Reading passage
^^^^

DIAGRAM_TYPE_PREFIX = {
    "mermaid": None,
    "flowchart": "flowchart",
    "sequence": "sequenceDiagram",
    "graph": "graph",
    "gantt": "gantt",
    "pie": "pie",
    "toc": None,
    "mindmap": "mindmap",
    "quadrantDiagram": "quadrantChart",
    "er": "erDiagram",
    "class": "classDiagram",
    "state": "stateDiagram-v2",
    "journey": "journey",
    "active": None,
    "component": None,
    "gitGraph": "gitGraph",
    "userJourney": "journey",
    "requirement": "requirementDiagram",
    "c4": "C4Context",
    "entityRelationship": "erDiagram",
}


def _find_preceding_heading(content: str, position: int) -> Optional[str]:
    """Find the nearest markdown heading before the given position.

    Args:
        content: The full markdown file content.
        position: The character offset of the diagram code fence.

    Returns:
        The heading text (without ``#`` markers), or None if no heading is found.
    """
    heading_pattern = r"^(#{1,6})\s+(.+)$"

^^^^

(Excerpts from a spatial dataset)
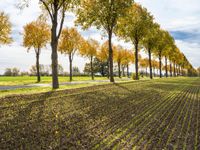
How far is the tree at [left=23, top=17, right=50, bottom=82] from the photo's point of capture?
48.6 meters

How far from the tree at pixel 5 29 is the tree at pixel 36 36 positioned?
21.0ft

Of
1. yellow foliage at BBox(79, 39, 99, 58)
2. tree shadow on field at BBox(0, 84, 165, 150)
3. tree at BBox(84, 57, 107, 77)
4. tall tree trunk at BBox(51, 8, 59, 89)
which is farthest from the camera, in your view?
tree at BBox(84, 57, 107, 77)

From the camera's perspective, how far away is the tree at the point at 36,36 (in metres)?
48.6

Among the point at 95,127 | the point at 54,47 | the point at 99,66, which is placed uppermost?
the point at 99,66

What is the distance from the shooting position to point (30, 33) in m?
48.7

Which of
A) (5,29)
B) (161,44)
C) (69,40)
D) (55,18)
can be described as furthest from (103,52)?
(55,18)

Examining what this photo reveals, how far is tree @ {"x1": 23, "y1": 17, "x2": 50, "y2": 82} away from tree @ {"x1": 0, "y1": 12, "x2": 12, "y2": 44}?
252 inches

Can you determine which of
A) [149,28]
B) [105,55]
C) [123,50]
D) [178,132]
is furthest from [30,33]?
[123,50]

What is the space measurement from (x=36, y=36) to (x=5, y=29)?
8.11 m

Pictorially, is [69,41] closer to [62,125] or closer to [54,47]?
[54,47]

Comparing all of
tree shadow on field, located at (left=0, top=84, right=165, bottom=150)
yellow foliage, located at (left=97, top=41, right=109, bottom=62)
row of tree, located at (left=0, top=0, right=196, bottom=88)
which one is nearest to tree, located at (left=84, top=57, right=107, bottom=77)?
yellow foliage, located at (left=97, top=41, right=109, bottom=62)

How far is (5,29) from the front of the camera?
41.5 metres

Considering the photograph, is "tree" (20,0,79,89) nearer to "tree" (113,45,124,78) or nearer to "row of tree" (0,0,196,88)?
"row of tree" (0,0,196,88)

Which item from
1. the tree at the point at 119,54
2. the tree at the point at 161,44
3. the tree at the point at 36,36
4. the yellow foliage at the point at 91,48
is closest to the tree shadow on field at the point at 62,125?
the tree at the point at 36,36
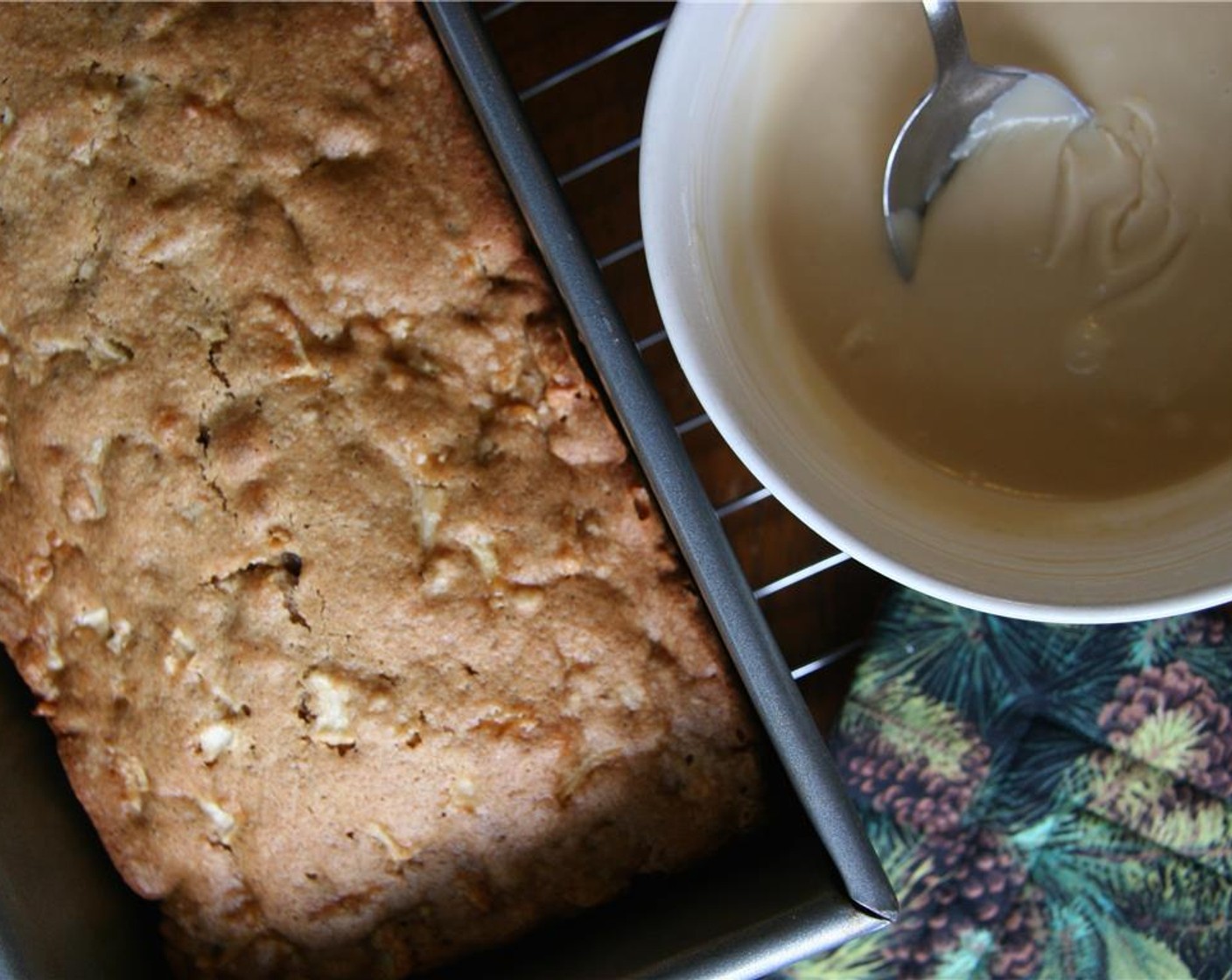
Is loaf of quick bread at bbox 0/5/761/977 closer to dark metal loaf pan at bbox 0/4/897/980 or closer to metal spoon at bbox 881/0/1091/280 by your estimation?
dark metal loaf pan at bbox 0/4/897/980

^^^^

Parts of the exercise
1 - Please list every key in the DIAGRAM_TYPE_PREFIX dictionary of the Python code that is mapped to None.
2 - Extend the Python code beyond its last line, carrying on the body of the _find_preceding_heading function.
None of the data has any bearing on the tasks.

Expected responses
1 - "mermaid", "toc", "active", "component"

2 -
    last_heading = None
    for match in re.finditer(heading_pattern, content[:position], re.MULTILINE):
        last_heading = match.group(2).strip()
    return last_heading


def _find_preceding_label(
    content: str, position: int, max_lines_back: int = 5
) -> Optional[str]:
    """Find a descriptive bold-text label immediately before a diagram fence.

    Many Markdown documents place a descriptive title in bold text
    (``**Title**``) on the line(s) just above a code fence, while the
    nearest ``#``-heading is a generic section name like "Diagrams".
    This function returns that bold label when present so it can be
    used for a more descriptive filename.

    Args:
        content: The full markdown file content.
        position: The character offset of the diagram code fence.
        max_lines_back: How many lines before the fence to search.

    Returns:
        The bold label text (without ``**`` markers), or None.
    """
    # Grab the text just before the code fence and split into lines.
    preceding = content[:position].rstrip()
    lines = preceding.split("\n")
    search_lines = lines[-max_lines_back:] if len(lines) >= max_lines_back else lines

    # Walk backwards to find the closest bold-text label.
    bold_pattern = re.compile(r"^\s*\*\*(.+?)\*\*\s*$")
    for line in reversed(search_lines):
        stripped = line.strip()
        if not stripped:
            continue
        m = bold_pattern.match(stripped)
        if m:
            return m.group(1).strip()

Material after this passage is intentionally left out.